Arrive juin 1944 et le Débarquement allié sur les côtes normandes. La presse vichyste dénonce l'invasion et le bouche à oreille local se réjouit de ce « début de la fin ». Il faudra toutefois encore deux longs mois pour que les Américains se dépêtrent du Bocage Normand par des combats meurtriers. Enfin, à la fin du mois de juillet, les Américains percent à Avranches et dans un mouvement rapide d'enveloppement par le Sud, libèrent la Mayenne en fonçant vers Le Mans pour piéger les forces Allemandes dans la Poche de Falaise.

En juin et juillet 1944, les chasseurs alliés sont à l'affût de tout ce qui ressemble à des renforts allemands. Des mitraillages de train ont lieux vers Longuefuyes, des camions Allemands sont détruits à Laigné et Marigné-Peuton. Des drames sont également évités de peu : une innocente machine agricole bâchée pour la préserver de l'humidité nocturne attisera ainsi la curiosité d'un pilote allié qui fera heureusement preuve d'une étonnante et inhabituelle retenue : il tournera ainsi autour du champs pendant que les exploitants débâchent leur machine et poursuivra son vol après avoir constaté que la batteuse n'est pas un canon antiaérien !

Enfin, le dimanche 06 août 1944, les Américains sont annoncés à Craon, Laigné puis Château-Gontier. Les combats de la Libération épargneront Ampoigné, se concentrant à Chateau-Gontier, Azé et Coudray.
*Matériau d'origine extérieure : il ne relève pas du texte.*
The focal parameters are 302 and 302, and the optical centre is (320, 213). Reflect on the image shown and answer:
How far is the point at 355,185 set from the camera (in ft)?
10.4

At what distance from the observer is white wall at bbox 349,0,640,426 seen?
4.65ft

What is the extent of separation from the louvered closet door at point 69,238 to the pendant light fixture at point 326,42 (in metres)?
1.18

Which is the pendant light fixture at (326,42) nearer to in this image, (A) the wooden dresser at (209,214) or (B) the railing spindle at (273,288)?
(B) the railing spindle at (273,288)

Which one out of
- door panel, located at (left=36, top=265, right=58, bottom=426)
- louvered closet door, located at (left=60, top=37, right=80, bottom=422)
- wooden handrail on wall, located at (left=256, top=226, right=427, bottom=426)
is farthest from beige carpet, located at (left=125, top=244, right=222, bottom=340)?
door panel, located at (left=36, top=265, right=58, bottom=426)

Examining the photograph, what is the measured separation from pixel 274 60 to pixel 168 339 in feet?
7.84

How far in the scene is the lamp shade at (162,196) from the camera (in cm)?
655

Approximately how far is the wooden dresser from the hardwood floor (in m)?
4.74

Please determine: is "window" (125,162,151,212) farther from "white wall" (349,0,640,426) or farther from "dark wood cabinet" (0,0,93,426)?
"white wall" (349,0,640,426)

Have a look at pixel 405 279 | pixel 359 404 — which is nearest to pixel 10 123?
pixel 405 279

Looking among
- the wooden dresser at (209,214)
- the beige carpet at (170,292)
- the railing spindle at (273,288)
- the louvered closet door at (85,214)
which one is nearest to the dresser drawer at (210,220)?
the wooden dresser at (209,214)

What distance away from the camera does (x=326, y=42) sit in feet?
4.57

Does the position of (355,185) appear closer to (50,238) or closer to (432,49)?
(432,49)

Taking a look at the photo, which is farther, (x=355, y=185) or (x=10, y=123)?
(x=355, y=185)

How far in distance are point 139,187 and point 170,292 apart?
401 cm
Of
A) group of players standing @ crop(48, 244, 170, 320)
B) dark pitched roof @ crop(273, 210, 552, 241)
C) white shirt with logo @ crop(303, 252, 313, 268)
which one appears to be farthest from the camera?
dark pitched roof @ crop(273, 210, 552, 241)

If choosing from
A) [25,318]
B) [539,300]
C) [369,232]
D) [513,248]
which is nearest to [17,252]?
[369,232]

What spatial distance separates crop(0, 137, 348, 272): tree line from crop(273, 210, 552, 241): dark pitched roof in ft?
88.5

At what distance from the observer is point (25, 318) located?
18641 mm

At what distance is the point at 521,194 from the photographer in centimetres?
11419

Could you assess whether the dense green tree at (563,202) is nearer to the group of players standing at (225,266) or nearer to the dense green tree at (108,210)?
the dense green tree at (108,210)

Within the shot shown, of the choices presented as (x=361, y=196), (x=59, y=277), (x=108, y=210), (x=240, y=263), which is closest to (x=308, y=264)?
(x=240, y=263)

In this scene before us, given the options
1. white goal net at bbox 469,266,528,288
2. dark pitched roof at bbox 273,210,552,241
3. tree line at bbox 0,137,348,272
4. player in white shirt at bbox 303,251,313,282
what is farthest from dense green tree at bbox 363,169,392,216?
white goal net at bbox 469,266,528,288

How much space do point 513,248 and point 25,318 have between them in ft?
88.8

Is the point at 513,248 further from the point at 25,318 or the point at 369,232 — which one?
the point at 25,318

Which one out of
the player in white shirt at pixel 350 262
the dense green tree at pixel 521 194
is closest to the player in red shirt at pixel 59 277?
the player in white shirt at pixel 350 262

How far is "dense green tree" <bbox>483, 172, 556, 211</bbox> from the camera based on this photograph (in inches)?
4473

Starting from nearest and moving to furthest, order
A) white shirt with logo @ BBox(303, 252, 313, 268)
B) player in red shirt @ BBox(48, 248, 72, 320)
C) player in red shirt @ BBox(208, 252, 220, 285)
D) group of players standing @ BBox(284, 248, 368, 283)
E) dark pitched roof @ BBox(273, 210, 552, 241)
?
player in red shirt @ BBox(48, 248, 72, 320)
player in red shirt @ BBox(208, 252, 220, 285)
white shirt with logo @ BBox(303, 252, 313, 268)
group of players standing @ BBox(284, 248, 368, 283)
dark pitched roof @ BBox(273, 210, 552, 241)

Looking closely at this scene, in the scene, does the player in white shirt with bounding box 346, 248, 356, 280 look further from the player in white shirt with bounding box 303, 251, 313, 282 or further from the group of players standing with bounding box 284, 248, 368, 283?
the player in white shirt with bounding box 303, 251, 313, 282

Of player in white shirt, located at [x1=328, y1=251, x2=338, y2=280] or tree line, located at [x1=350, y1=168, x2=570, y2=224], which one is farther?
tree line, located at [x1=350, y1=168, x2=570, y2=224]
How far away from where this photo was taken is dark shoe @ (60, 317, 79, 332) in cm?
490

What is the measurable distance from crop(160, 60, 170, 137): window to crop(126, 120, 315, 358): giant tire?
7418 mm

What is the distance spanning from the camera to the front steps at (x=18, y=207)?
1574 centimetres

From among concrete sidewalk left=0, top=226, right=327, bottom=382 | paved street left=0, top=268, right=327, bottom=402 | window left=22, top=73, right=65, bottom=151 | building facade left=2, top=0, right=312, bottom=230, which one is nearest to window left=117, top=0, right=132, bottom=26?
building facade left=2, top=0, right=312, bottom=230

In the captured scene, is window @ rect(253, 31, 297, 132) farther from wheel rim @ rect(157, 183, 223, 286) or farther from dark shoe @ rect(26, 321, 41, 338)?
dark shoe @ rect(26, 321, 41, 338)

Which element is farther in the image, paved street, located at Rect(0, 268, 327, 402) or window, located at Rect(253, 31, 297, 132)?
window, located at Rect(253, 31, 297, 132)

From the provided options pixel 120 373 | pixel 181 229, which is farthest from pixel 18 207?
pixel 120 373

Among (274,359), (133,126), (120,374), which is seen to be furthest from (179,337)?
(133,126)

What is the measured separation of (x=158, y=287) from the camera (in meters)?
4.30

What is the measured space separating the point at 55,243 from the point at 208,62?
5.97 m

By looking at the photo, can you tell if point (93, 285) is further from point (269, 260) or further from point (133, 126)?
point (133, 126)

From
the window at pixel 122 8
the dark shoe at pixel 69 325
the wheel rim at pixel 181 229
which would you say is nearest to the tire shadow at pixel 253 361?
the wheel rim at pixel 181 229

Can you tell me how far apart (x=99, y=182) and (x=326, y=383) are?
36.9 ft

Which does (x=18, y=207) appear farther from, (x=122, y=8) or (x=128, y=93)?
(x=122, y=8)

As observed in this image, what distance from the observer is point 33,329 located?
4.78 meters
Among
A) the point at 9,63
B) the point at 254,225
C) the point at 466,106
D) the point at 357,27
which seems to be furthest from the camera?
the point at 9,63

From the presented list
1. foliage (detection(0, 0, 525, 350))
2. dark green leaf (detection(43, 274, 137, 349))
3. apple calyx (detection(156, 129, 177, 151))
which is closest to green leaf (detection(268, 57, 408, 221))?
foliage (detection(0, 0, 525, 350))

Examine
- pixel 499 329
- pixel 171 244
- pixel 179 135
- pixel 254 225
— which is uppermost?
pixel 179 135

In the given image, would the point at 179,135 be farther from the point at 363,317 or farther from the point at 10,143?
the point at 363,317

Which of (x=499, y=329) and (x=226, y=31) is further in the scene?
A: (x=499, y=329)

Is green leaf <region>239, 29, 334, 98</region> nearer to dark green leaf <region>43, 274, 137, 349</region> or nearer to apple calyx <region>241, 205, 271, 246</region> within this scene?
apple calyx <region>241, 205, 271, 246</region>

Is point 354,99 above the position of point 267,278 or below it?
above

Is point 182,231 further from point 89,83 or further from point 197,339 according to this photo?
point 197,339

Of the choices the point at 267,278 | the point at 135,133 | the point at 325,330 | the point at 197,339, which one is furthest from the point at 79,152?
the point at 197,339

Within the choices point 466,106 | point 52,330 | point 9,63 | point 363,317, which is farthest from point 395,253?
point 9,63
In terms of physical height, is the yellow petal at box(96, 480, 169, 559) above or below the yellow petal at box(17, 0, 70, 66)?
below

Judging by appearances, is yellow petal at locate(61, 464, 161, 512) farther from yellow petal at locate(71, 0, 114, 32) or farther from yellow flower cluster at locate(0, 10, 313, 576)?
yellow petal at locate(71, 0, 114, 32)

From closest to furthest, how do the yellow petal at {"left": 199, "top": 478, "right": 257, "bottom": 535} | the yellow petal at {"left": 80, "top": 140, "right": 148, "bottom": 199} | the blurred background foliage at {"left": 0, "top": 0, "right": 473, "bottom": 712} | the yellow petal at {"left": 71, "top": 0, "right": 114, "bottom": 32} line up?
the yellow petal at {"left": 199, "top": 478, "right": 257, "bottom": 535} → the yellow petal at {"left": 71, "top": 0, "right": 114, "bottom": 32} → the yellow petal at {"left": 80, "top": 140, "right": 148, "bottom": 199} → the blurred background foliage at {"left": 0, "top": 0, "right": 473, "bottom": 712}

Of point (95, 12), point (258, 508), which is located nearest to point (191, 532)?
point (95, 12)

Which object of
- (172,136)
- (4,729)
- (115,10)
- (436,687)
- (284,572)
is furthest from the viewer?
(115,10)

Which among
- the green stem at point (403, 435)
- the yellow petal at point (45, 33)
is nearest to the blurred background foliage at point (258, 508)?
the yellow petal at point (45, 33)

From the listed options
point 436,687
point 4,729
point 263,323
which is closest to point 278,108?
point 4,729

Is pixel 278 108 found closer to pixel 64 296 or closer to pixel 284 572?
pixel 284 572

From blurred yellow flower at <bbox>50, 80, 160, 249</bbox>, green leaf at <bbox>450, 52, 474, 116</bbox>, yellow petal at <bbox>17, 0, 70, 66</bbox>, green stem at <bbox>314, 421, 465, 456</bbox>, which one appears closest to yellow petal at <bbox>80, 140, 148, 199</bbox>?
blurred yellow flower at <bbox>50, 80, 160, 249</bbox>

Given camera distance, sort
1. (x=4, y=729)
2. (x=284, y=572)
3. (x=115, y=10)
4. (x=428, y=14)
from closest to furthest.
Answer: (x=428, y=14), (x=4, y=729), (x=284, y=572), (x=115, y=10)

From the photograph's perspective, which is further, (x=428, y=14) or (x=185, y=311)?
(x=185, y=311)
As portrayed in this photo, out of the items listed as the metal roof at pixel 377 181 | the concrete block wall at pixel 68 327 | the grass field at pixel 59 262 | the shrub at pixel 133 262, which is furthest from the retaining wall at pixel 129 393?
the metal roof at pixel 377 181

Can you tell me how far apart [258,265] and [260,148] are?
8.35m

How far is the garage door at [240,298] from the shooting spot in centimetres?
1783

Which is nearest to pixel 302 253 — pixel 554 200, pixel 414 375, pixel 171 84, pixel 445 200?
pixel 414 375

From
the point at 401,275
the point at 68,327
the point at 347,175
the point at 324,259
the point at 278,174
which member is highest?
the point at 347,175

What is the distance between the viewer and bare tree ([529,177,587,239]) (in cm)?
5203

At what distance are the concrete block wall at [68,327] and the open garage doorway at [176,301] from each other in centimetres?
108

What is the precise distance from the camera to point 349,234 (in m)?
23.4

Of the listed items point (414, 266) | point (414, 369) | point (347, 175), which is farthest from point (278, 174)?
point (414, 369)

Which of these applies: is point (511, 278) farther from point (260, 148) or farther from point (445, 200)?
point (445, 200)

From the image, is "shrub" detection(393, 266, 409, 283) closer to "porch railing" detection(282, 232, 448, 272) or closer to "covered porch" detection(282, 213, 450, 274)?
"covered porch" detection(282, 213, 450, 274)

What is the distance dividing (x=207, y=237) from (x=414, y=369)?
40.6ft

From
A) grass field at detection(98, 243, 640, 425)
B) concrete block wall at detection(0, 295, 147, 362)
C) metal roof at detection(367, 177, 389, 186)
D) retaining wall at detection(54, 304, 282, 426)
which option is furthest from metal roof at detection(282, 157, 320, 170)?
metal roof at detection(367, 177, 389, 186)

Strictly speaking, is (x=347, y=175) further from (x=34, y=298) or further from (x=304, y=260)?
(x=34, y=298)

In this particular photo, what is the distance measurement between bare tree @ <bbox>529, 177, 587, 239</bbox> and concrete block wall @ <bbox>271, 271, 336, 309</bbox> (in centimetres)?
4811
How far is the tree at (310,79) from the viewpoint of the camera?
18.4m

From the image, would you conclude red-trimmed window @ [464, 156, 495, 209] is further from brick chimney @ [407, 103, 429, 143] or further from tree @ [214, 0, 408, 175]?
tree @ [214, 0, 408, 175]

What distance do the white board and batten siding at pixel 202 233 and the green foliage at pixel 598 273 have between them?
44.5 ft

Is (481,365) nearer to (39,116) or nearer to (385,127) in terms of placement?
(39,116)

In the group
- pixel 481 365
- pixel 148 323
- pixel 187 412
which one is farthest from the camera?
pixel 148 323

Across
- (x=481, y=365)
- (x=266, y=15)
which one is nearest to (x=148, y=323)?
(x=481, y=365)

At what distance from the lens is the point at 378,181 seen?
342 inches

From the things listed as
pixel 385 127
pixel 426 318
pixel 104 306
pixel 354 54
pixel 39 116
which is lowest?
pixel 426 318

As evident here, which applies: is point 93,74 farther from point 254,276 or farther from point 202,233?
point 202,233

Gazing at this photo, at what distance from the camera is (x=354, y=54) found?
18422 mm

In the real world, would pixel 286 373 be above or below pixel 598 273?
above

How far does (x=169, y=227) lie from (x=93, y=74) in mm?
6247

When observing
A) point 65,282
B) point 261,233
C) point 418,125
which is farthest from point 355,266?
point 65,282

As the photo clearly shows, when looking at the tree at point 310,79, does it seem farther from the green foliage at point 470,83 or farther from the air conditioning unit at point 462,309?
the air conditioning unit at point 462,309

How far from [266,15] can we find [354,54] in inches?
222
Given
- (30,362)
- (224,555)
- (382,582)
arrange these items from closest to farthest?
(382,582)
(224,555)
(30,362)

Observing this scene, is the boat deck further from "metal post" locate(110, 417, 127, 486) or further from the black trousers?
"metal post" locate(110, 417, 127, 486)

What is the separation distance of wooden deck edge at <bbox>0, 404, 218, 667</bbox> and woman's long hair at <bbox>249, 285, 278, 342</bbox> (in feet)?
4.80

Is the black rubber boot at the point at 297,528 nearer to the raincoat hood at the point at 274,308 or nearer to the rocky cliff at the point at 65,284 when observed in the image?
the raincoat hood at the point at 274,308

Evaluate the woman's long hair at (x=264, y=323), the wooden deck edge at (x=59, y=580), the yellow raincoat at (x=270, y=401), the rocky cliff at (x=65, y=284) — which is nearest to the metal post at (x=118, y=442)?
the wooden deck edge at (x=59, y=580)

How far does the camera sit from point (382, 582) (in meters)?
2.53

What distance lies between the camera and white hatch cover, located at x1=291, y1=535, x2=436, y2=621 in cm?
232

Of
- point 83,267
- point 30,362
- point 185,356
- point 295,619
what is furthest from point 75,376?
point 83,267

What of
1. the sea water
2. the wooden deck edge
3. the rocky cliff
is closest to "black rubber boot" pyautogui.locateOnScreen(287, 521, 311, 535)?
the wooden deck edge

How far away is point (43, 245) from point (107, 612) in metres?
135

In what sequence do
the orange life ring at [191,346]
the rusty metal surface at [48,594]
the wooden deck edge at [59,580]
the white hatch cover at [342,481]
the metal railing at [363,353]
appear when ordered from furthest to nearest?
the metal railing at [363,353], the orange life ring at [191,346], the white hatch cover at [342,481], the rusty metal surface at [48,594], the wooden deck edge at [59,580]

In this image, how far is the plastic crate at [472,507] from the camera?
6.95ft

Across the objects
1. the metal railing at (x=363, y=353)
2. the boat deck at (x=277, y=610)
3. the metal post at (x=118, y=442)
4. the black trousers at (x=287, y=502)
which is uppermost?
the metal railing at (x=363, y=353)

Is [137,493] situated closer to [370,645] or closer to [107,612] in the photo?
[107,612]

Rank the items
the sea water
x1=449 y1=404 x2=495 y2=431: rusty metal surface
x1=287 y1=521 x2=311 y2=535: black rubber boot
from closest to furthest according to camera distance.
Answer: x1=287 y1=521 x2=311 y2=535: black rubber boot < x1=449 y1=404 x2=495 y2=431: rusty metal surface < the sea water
Les habitants se ruent à Laigné pour voir passer les colonnes américaines puis françaises avec le passage de la 2ème Division Blindée de Leclerc quelques jours après et les enfants découvrent ici comme ailleurs les cadeaux des GI's : chewing-gum et ce fameux chocolat qui a tant fait défaut pendant les années d'occupation. Des champs servent de parc au matériel ou de camps de prisonniers allemands.
La Libération est marquée par des bals et des feux de joies avant que la vie reprenne assez vite son cours habituel. Même si, à Ampoigné comme ailleurs, certains habitants ont pu se voir reprocher une proximité discutable avec Vichy ou l'Occupant, aucun règlement de compte n'a ici entaché cet événement.

En 1945, l'avancée Alliée en Allemagne permet le retour progressif des prisonniers de guerre et 1946 verra la célébration de nombreux mariages dans les campagnes mayennaises.